With new technologies supporting the generation of large-scale data as well as successful applications of data science, Machine Learning (ML) and Artificial Intelligence (AI) in biomedicine and related fields have recently shown huge potential to transform the way we conduct research. Recent groundbreaking research utilising AI technologies in biomedicine has led to an enormous interest among researchers in data science, ML and AI approach to extract useful insights from big data, make new discoveries and address biological questions. As pictured below, in order to apply these tools, researcher first need to understand and apply the building blocks of data science, especially research data management, collaborative working and project management.

Discussion

  • In what aspects of your projects do you already apply computational and statistical approaches?

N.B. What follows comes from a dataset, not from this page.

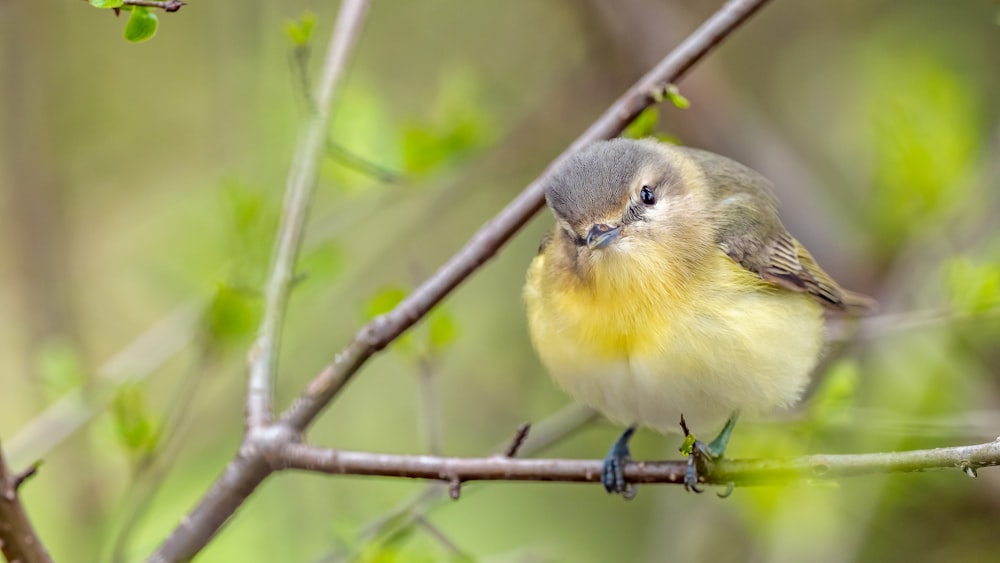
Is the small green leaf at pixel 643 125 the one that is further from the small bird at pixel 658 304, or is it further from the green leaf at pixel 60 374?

  • Do you consider data science relevant for your project? Why/Why not?

  • To what extent do you apply data science practices in your research projects? (A) Not yet, (B) Sometimes, (C) In most projects, (D) In every project.

The Data Science for Biomedical Scientists project helps address this need in training by equipping experimental biomedical scientists with essential computational skills. In all the resources developed within this project, we consistently emphasise how computational and data science approaches can be applied while ensuring reproducibility, collaboration and transparent reporting.

Testimonial

The goal is to maintain the highest standards of research practice and integrity.

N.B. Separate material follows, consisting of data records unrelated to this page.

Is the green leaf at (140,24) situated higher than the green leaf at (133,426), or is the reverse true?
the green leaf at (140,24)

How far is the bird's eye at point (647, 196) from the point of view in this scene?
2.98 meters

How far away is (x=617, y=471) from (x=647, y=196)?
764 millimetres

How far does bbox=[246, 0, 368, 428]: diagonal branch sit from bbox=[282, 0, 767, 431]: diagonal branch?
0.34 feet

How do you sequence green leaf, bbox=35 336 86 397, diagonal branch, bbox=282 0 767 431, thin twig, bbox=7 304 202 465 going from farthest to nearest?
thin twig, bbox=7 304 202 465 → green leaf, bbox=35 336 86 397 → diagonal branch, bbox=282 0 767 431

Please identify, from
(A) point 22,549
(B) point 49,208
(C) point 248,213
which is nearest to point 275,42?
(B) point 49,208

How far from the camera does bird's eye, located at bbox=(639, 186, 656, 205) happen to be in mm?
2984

In this training material for learning how to manage computational projects, we discuss essential practices for computational reproducibility required for carrying out meaningful analyses of research datasets through data exploration, processing, visualisation and communication. We present unfamiliar and complex topics from computation and data science to biologists by providing examples and recommendations from their fields. The goal is to enable effective management and sharing of their computational projects. We therefore encourage you to go through this training material before taking our second workshop, more focused in AI and Data Science.

Project management in open and reproducible projects


This course aims at giving an overview of project management techniques particularly useful for open and reproducible computational project. This means we will not talk much about risk assessment, and resource management, but focus on team and data management. This has of course repercussion in the project design and planning, the communication and reporting strategy, and monitoring and quality control is at the core of the code management topic.

In this course, we will also present some software that may help to share project management tasks and results in a distributed team.

Some References and resources


General guides

Relevant turing way chapters

literate programing guide

Keypoints

  • Project management includes resource, team, data, communication and risk management.
  • Data science is dealing with large and diverse team, working remotely while using and re-using code to achieve reproducible analysis.